Now this may run counter to Amazon's insistence on being customer-centric, and wanting to offer the lowest prices on everything. But right now, Amazon is doing this very thing to Hachette, so they're obviously comfortable with it. Some bestselling Hachette titles will still be bestsellers, but sales will drop across the entire catalog, and the market will even itself out. Hachette will have to lower prices in order to makes sales, because it doesn't have an oligopoly on Amazon as long as KDP and A-Pub exist.

Let me break this down into bullet points.

  • Publishers want Amazon to discount paper books. Amazon does, which is subsidizing paper sales. Discounting is artificially keeping a legacy technology afloat.
  • Publishers don't want Amazon to discount ebooks. This is because publishers control the paper sales market, and they all price their books comparably, like a cartel. When a company is part of an oligopoly that controls a market, they dictate pricing and do not compete on price.
  • If Amazon sells both paper books and ebooks at a publisher's list price, sales of both will diminish because KDP, Amazon imprints, and other publishers are selling books for less.  Many readers look for lower prices. Amazon became the biggest paper bookseller in the world by selling for less.
  • Because publishers don't have control over Amazon's customers like they do over customers who go to brick and mortar bookstores (and who are forced to pay the publisher's list price), they can only match prices with other publishers. These prices will be unfavorable to customers who are able to buy indie, and other, ebooks for less.
  • High paper prices will make even more customers switch to ebooks. Hardcovers at $30 and ebooks at $15 will make customers choose ebooks. In the past, publishers tried windowing (releasing the ebook after the hardcover) and customers balked.
  • Only bestselling authors will sign with a publisher who charges $14.99 for ebooks. Even diehard legacy Stockholm Syndrome authors with group narcissism are comparing their Amazon rankings to those with cheaper prices and seeing the sales they're losing. No matter how dependent on the system you are, when you watch it fail while watching others succeed, you eventually abandon ship.
  • Amazon would no longer be competing on price with other retailers, but it would still win on customer service and wide selection.
Publishers' mistaken belief that they can slow the growth of ebooks by controlling price depends upon on Amazon discounting their paper books.

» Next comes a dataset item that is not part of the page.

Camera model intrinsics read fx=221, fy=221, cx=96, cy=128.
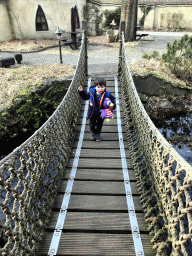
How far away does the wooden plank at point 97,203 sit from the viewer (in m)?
2.47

Going forward, Amazon is going to face this same issue with the other four major publishers. Kindle Unlimited, and KDP benefits such as offering self-pubbed authors pre-order pages, are going to continue to attract readers and authors, while the high prices dictated by publishers will continue to repulse readers and authors.

If publishers want to still be around in a few years, they should heed my advice. They're alienating readers, their biggest retailer, and the majority of authors. When the only people on your side are those wedded to the past, you aren't going to come out on top.